- [処理用データ]:
---+---
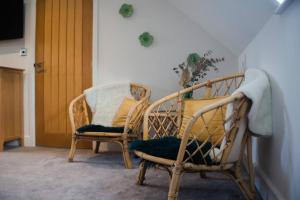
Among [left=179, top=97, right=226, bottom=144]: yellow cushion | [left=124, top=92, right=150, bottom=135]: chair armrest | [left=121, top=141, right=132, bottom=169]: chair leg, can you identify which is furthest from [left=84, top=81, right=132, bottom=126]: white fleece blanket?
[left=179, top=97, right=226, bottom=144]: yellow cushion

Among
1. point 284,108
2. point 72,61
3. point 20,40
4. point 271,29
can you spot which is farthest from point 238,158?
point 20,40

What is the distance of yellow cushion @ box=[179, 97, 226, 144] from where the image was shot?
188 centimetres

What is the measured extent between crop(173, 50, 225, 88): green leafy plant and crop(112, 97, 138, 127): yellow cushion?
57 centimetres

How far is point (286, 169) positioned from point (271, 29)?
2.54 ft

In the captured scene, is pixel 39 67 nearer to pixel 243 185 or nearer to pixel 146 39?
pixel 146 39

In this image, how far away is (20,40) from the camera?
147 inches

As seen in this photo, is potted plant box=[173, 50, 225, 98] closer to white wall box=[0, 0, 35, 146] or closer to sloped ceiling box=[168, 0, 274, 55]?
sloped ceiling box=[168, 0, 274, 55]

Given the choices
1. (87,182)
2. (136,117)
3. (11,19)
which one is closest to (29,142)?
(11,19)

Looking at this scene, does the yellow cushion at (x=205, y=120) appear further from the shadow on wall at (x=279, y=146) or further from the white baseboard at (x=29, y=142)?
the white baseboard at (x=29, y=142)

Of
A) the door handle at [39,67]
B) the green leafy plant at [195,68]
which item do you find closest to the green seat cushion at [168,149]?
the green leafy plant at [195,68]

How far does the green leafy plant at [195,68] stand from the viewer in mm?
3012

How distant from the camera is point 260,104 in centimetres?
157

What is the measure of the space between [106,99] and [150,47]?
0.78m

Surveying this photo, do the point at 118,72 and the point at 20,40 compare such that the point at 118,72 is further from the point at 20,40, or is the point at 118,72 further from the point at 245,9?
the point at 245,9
---+---
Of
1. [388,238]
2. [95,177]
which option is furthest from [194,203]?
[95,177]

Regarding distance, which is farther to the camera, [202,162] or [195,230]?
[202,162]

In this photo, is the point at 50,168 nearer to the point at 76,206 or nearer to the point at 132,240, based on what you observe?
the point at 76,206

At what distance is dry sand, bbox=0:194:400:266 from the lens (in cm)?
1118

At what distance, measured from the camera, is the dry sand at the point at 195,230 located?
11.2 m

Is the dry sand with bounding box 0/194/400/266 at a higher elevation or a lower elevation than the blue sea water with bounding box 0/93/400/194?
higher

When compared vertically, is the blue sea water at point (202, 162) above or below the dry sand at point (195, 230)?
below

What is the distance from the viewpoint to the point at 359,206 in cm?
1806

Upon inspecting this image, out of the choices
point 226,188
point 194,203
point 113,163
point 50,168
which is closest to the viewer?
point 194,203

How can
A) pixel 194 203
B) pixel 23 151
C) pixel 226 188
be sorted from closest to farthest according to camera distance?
---+---
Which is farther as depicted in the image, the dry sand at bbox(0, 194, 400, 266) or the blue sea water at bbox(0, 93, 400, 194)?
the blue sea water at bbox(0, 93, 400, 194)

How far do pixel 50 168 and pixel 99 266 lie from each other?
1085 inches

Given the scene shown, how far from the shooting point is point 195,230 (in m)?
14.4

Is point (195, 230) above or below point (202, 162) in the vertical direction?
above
---+---
- [課題の指示]:
上の項目のうち、文字列「blue」を含む行をすべて集めて書き写しなさい。

- [解答例]:
Is the dry sand with bounding box 0/194/400/266 at a higher elevation or a lower elevation than the blue sea water with bounding box 0/93/400/194?
When compared vertically, is the blue sea water at point (202, 162) above or below the dry sand at point (195, 230)?
Which is farther as depicted in the image, the dry sand at bbox(0, 194, 400, 266) or the blue sea water at bbox(0, 93, 400, 194)?
the blue sea water at bbox(0, 93, 400, 194)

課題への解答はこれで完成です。